This argument founders on its initial assumption: that nonassignability of a contract is sufficient as a matter of law to preclude assumption by the trustee or the debtor in possession. Under § 365(c) (1), nonassignability of a contract is a necessary but not a sufficient condition to preclude assumption. Rather, the statute also requires that the nondebtor parties to the contract fail to consent to the assumption or assignment of the contract.[5] Once the nondebtor parties consent to the assumption of an executory contract found to be nonassignable under the hypothetical test articulated in § 365(c) (1) (A), the "or assign" language of that section comes into play. At that point, the nondebtor parties again have the power to authorize or veto the assignment of such contract. Consequently, this court concludes that the appellant's contention that a literal reading of § 365(c) (1) (A) renders the "or assign" language in that subsection superfluous, is incorrect.

Appellant also advances a second argument based on the structure of the statute: that a literal reading of § 365(c) (1) is inconsistent with § 365(f).[6] The relevant portion of § 365(f) reads:

 
(1) Except as provided in subsection (c) of this section, notwithstanding a provision in an executory contract . . . of the debtor, or in applicable law, that prohibits, restricts, or conditions the assignment of such contract . . ., the trustee may assign such contract . . . under paragraph (2) of this subsection;
 
(2) The trustee may assign an executory contract . . . of the debtor only if
 
(A) the trustee assumes such contract . . . in accordance with the provisions of this section; and
 
(B) adequate assurance of future performance by the assignee of such contract . . . is provided, whether or not there has been a default in such contract. . . .

11 U.S.C. § 365(f) (emphasis added).

The court agrees with the appellant that, when applicable law precludes assignment of the contract, § 365(f) (1) is rendered surplusage. In that case, by the specific exception carved out in § 365(f) (1), § 365(c) (1) governs and any additional measure of protection § 365(f) affords to nondebtor parties is inconsequential when juxtaposed with the veto power § 365(c) (1) confers. However, when a contract is found to be assignable under applicable law, then § 365(f), not § 365(c) (1), governs and affords the nondebtor parties to the contract some limited, though lesser, protection.

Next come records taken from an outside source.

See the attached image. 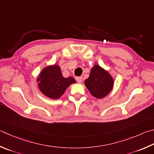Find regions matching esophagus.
<instances>
[{"label":"esophagus","instance_id":"obj_1","mask_svg":"<svg viewBox=\"0 0 154 154\" xmlns=\"http://www.w3.org/2000/svg\"><path fill=\"white\" fill-rule=\"evenodd\" d=\"M75 79H76V81L77 82H78V83H82V81H83V78H82V77H77L76 78H75Z\"/></svg>","mask_w":154,"mask_h":154}]
</instances>
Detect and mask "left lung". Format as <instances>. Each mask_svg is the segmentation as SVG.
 <instances>
[{"mask_svg": "<svg viewBox=\"0 0 154 154\" xmlns=\"http://www.w3.org/2000/svg\"><path fill=\"white\" fill-rule=\"evenodd\" d=\"M85 85L92 96L102 99L112 91L114 80L107 71L96 65L91 68L89 77L85 80Z\"/></svg>", "mask_w": 154, "mask_h": 154, "instance_id": "left-lung-1", "label": "left lung"}]
</instances>
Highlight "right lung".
Wrapping results in <instances>:
<instances>
[{
    "label": "right lung",
    "instance_id": "1",
    "mask_svg": "<svg viewBox=\"0 0 154 154\" xmlns=\"http://www.w3.org/2000/svg\"><path fill=\"white\" fill-rule=\"evenodd\" d=\"M37 82L42 93L54 100L59 98L70 85L76 83L73 77H64L60 67L57 65L44 68L38 75Z\"/></svg>",
    "mask_w": 154,
    "mask_h": 154
}]
</instances>
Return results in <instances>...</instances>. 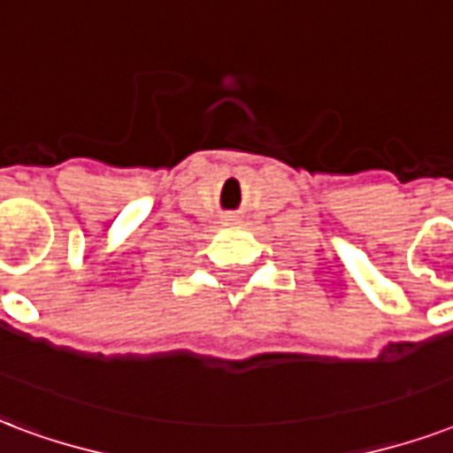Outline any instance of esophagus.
I'll return each mask as SVG.
<instances>
[{
    "label": "esophagus",
    "instance_id": "obj_1",
    "mask_svg": "<svg viewBox=\"0 0 453 453\" xmlns=\"http://www.w3.org/2000/svg\"><path fill=\"white\" fill-rule=\"evenodd\" d=\"M223 220H226V223H237V220H240V219H237V216H233V213H230V216H226V219H223Z\"/></svg>",
    "mask_w": 453,
    "mask_h": 453
}]
</instances>
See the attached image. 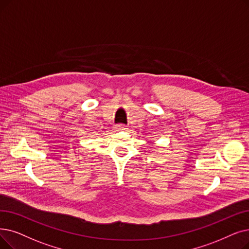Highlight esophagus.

Conflict between subsections (c) and (f) of § 365 is inescapable because of the contradictory language found at the beginning of § 365(f) (1), specifically the exception carved out for § 365(c) and the reference to "applicable law" that immediately follows it. As explained previously, § 365(c) (1) (A) operates to restrict the assumption or assignment of executory contracts, if applicable law excuses the nondebtor parties to a contract from accepting substitute performance, i.e., if under applicable law the contract is found to be nonassignable. The subsection (c) exception, however, contradicts the portion of § 365(f) (1) that immediately *637 follows it, which reads "notwithstanding a provision . . . in applicable law, that prohibits, restricts, or conditions the assignment of such contract." In other words, while § 365(c) explicitly directs the court to consider whether "applicable law" prohibits assignment, the language "notwithstanding a provision . . . in applicable law, that prohibits . . . assignment" of § 365(f) just as explicitly directs the court to ignore the applicable law.[7]

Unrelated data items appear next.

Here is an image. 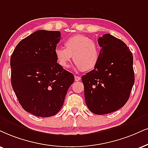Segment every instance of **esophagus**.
<instances>
[{
    "label": "esophagus",
    "instance_id": "34e87169",
    "mask_svg": "<svg viewBox=\"0 0 148 148\" xmlns=\"http://www.w3.org/2000/svg\"><path fill=\"white\" fill-rule=\"evenodd\" d=\"M81 79V77H79V76H75V81L78 82Z\"/></svg>",
    "mask_w": 148,
    "mask_h": 148
}]
</instances>
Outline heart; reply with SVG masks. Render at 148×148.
<instances>
[{
  "label": "heart",
  "mask_w": 148,
  "mask_h": 148,
  "mask_svg": "<svg viewBox=\"0 0 148 148\" xmlns=\"http://www.w3.org/2000/svg\"><path fill=\"white\" fill-rule=\"evenodd\" d=\"M64 48L57 47L55 50L57 62L62 68H69L72 58L79 70L89 71L96 67L100 58V47L90 38L75 35L67 38Z\"/></svg>",
  "instance_id": "heart-1"
}]
</instances>
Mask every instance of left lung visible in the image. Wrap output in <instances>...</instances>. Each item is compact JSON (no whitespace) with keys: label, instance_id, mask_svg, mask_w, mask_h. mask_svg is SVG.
I'll use <instances>...</instances> for the list:
<instances>
[{"label":"left lung","instance_id":"left-lung-1","mask_svg":"<svg viewBox=\"0 0 148 148\" xmlns=\"http://www.w3.org/2000/svg\"><path fill=\"white\" fill-rule=\"evenodd\" d=\"M99 62L82 77L85 101L91 112L105 114L124 106L134 83L133 56L121 40L110 34L98 39Z\"/></svg>","mask_w":148,"mask_h":148}]
</instances>
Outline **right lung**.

The two clauses at the beginning of § 365(f) simply cannot be reconciled. Thus, the court must either ignore the subsection (c) exception or ignore the "applicable law" language of subsection (f). See generally United States v. Turkette, 452 U.S. 576, 580, 101 S. Ct. 2524, 2527, 69 L. Ed. 2d 246 (1981) ("[I]nternal inconsistencies in [a] statute must be dealt with."). The court concludes that disregarding the "applicable law" language is the more sensible construction for two reasons.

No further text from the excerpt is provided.